REQUIRED ACTION: With the pictures left out, transcribe exactly the lines from the one with "Best 2 Bedroom" through the end of the data.

RECORDS TO PROCESS below:

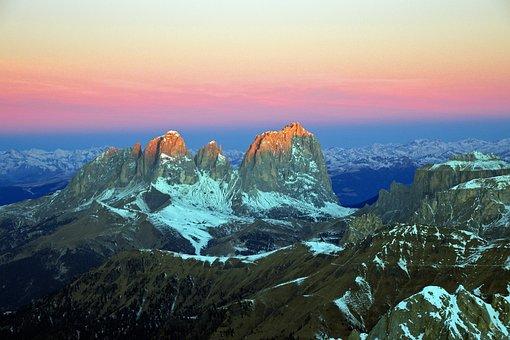 Dawn, Sassolungo, Dolomites, Val Gardena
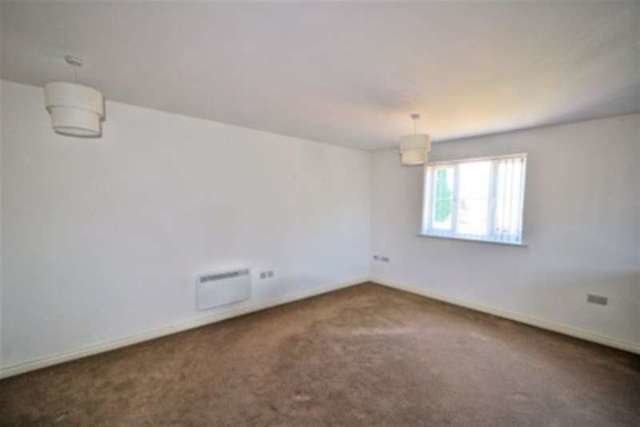 Best 2 Bedroom Flat To Rent In Burberry Avenue Hucknall With Pictures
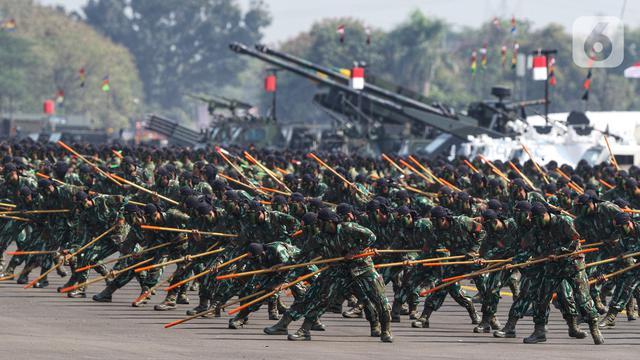 Atraksi Terjun Payung dan Bela Diri Meriahkan HUT ke-74 TNI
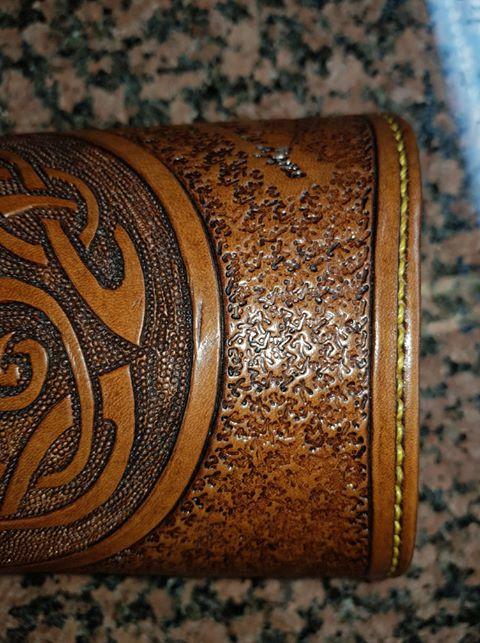 Un brassard motif Celtique et sa ceinture 35990511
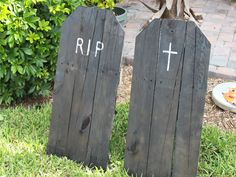 diy halloween tombstones | DIY-Halloween-Tombstones | Halloween Tricks and Treats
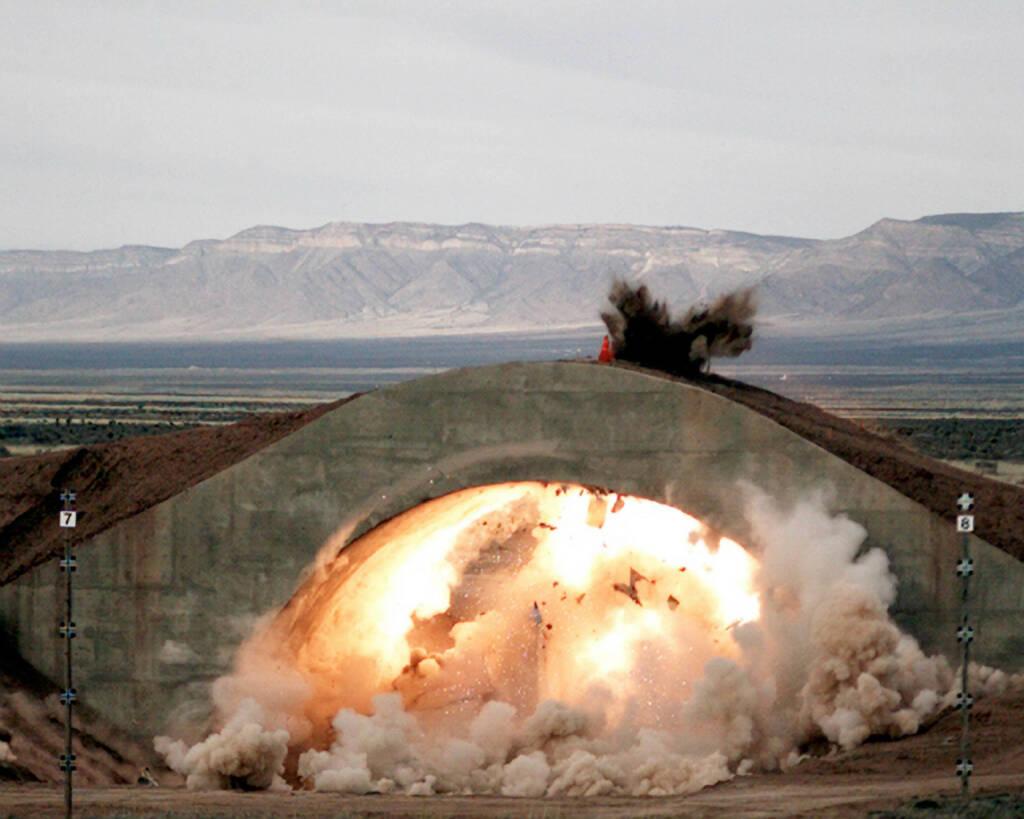 SDB bridge aircraft explosion, Boeing Company, © Boeing Company (Homepage) (20.03.2014)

End of RECORDS TO PROCESS.

TASK OUTPUT:
 Best 2 Bedroom Flat To Rent In Burberry Avenue Hucknall With Pictures
 Atraksi Terjun Payung dan Bela Diri Meriahkan HUT ke-74 TNI
 Un brassard motif Celtique et sa ceinture 35990511
 diy halloween tombstones | DIY-Halloween-Tombstones | Halloween Tricks and Treats
 SDB bridge aircraft explosion, Boeing Company, © Boeing Company (Homepage) (20.03.2014)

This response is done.